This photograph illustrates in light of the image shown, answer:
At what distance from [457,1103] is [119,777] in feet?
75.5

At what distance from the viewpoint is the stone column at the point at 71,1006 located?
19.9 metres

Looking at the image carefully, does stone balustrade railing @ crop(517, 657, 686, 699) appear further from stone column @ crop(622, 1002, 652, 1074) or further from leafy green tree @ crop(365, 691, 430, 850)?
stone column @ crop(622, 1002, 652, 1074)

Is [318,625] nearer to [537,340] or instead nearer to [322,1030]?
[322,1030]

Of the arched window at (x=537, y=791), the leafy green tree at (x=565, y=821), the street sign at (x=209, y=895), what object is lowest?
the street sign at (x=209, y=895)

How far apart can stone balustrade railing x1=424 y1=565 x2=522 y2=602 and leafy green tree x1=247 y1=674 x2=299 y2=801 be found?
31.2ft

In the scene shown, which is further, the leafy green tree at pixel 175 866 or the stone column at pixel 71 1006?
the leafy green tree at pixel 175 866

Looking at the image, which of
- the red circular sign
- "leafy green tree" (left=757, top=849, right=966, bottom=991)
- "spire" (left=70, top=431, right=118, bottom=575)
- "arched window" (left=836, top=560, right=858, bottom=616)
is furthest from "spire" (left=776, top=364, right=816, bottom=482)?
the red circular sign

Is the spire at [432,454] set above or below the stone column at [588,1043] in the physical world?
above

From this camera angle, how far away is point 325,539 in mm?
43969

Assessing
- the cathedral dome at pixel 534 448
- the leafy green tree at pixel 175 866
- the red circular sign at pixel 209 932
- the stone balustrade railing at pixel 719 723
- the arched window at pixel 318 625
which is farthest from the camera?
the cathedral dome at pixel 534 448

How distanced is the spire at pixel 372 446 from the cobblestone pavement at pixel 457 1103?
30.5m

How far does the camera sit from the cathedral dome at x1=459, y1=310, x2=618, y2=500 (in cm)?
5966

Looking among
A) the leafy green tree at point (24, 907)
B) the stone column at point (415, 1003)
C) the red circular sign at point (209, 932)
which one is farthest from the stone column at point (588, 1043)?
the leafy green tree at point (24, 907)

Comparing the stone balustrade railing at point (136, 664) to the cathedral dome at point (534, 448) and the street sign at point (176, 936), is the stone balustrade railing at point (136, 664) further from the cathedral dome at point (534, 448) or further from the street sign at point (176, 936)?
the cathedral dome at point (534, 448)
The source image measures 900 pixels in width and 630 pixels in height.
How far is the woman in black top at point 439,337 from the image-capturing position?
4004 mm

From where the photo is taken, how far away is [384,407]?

▶ **PROBLEM REQUIREMENTS**:
Reproduce the listing above word for word.

▶ **RESULT OF THIS TASK**:
This photograph illustrates in light of the image shown, answer:
At what distance from [457,1103] is [119,777] in feet?
75.5

At what distance from the viewpoint is the stone column at the point at 71,1006 located?
19.9 metres

Looking at the image carefully, does stone balustrade railing @ crop(517, 657, 686, 699) appear further from stone column @ crop(622, 1002, 652, 1074) or further from leafy green tree @ crop(365, 691, 430, 850)?
stone column @ crop(622, 1002, 652, 1074)

Is [318,625] nearer to [537,340] or instead nearer to [322,1030]?
[322,1030]

Of the arched window at (x=537, y=791), the leafy green tree at (x=565, y=821), the street sign at (x=209, y=895), what object is lowest?
the street sign at (x=209, y=895)

How far apart can stone balustrade railing x1=424 y1=565 x2=522 y2=602 and leafy green tree x1=247 y1=674 x2=299 y2=801 be found?
31.2ft

In the scene shown, which is further, the leafy green tree at pixel 175 866 or the stone column at pixel 71 1006?
the leafy green tree at pixel 175 866

Looking at the image, which of
- the red circular sign
- "leafy green tree" (left=757, top=849, right=966, bottom=991)
- "spire" (left=70, top=431, right=118, bottom=575)
- "arched window" (left=836, top=560, right=858, bottom=616)
is furthest from "spire" (left=776, top=364, right=816, bottom=482)?
the red circular sign

Is the spire at [432,454] set above or below the stone column at [588,1043] in the physical world?
above

From this camera angle, how far away is point 325,539 in mm?
43969

Assessing
- the cathedral dome at pixel 534 448
- the leafy green tree at pixel 175 866
- the red circular sign at pixel 209 932
- the stone balustrade railing at pixel 719 723
- the arched window at pixel 318 625
which is farthest from the camera?
the cathedral dome at pixel 534 448

How distanced is the spire at pixel 372 446 from the cobblestone pavement at pixel 457 1103?
30.5m

How far does the camera sit from the cathedral dome at x1=459, y1=310, x2=618, y2=500 (in cm)?
5966

Looking among
A) the leafy green tree at point (24, 907)
B) the stone column at point (415, 1003)
C) the red circular sign at point (209, 932)
which one is farthest from the stone column at point (588, 1043)?
the leafy green tree at point (24, 907)

Comparing the stone balustrade railing at point (136, 664) to the cathedral dome at point (534, 448) and the street sign at point (176, 936), is the stone balustrade railing at point (136, 664) further from the cathedral dome at point (534, 448) or further from the street sign at point (176, 936)?
the cathedral dome at point (534, 448)
The source image measures 900 pixels in width and 630 pixels in height.
How far is the woman in black top at point 439,337 from the image-capturing position?
4004 mm

From where the photo is taken, how far away is [384,407]?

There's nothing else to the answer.